**Tasks for this exercise**.
A – From the Heartland Credit Union program profile, list the living essentials that students in the simulation buy at the volunteer-run booths.
B – Carry on the Heartland Credit Union program profile from its final sentence.

Credit Union :Heartland
Assets :$160,700,000
Address :5325 High Crossing Blvd | Madison, WI 53718

Details :

Participant Qualifications :

  • Junior or senior at one of the four Madison public high schools

Details :

Heartland Credit Union had a partnership with LaFollette High School prior to 2007 where it provided budgeting classes to students. Then in 2007 during Money Smart Week – the 2nd week of October – the credit union and high school decided to help students get a real taste of life as an adult and brought CUNA’s Mad City Money, a budgeting simulation program for teens, to the school. For about two hours, students get a new identity that includes an occupation and salary and could include a spouse and/or children and existing debt. With that information, students create a budget and visit different booths, manned by volunteers, to purchase housing, transportation, food, clothing, day care – all the essential items of living. One of the booths is a credit union where students can go if they need help with their budget or other financial matters. Students write checks and keep a check register. The goal is to have $100 left in the checking account at the end of the session.

Vendor Used:

CUNA’s Mad City Money is a budgeting simulation program for teens. It comes complete with a facilitator guide, ready to print participant handouts, merchant information and marketing materials. In Heartland CU’s case, Harland Clarke donates some of the check registers for the students.

Program Results :

During the first year, 250 students went through the program. During the last two years, 550 students from LaFollette participated in the event, plus the other three Madison public high schools wanted in, as well. In October 2009, approximately 1,300 students took part in the program, according to Josie Matuszak, Heartland’s marketing manager.

**Raw records**.
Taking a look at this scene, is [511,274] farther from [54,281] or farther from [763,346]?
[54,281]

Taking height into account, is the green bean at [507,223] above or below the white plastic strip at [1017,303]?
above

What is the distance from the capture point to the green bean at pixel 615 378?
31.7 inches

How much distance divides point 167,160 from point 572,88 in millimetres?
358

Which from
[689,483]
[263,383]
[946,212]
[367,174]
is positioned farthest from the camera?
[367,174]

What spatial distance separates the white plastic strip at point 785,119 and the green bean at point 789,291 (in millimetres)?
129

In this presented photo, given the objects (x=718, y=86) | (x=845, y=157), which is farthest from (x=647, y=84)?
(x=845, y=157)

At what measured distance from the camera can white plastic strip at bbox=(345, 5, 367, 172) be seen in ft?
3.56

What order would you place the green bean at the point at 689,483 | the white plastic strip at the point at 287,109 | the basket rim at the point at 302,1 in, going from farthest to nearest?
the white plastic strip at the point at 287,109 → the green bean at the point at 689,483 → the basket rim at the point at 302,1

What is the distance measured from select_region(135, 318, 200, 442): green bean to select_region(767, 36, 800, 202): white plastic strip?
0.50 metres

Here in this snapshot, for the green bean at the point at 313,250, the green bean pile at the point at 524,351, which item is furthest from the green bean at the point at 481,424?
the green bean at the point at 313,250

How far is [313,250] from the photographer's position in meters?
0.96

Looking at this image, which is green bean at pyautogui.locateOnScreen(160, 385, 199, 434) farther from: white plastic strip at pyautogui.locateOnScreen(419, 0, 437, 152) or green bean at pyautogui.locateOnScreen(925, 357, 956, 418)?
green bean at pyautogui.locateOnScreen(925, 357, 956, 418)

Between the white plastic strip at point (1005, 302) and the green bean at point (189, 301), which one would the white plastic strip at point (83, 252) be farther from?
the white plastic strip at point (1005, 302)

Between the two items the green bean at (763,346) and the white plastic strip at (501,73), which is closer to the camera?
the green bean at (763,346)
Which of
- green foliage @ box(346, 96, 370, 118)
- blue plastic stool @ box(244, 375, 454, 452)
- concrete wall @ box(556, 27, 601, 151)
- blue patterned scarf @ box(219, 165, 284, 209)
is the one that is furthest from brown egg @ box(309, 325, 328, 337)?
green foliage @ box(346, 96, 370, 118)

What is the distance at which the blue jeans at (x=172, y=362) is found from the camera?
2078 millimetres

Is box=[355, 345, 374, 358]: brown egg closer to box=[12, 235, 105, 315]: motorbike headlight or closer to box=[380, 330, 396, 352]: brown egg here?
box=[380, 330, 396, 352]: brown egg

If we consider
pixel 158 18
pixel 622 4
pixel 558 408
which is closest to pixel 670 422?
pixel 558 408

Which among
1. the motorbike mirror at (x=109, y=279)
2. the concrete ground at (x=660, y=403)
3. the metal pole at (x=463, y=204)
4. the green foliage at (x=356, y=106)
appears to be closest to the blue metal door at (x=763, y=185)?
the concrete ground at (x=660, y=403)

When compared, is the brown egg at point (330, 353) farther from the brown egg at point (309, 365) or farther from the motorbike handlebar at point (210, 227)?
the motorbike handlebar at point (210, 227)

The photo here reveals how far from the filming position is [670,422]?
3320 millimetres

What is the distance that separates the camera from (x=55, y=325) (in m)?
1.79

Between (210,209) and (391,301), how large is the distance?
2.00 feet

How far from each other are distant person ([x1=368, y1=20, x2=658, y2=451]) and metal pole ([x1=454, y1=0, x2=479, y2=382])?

**Answers provided**.
A – housing, transportation, food, clothing, day care

B –
Student Benefits :

Students are allowed to make mistakes and learn the consequences of those mistakes in a game environment. They have fun but learn about reality. Many comment they didn’t know having kids could be so expensive. They learn that they can’t have both a big house and expensive car. Merchants can try to sell them a vehicle they can’t afford – just like in real life. They also experience the “fickle finger of fate,” where life does surprise them with good and bad fortune. Afterwards, back in their classrooms, students reflect on what they learned from the experience.

Additional Information :

The program is heavily supported at the district level, according to Matuszak. “It is definitely a cooperative effort.” The school provides the volunteers for the merchant booths. The credit union supplies its own volunteers to man the credit union booth. Matuszak indicates her budget for the event is about $2,500 to print materials. The donation of check registers from Harland is a big help and the volunteers are eager to participate each year. “The kids have fun and the volunteers realize the important life lessons these students are gaining from Mad City Money,” says Matuszak.

Matuszak states the credit union doesn’t use the event to market itself to the students. The purpose is to partner with the schools to provide financial literacy to high school students in a fun manner. However, Matuszak points out that TV stations and local newspapers captured the event and noted Heartland’s involvement in the program.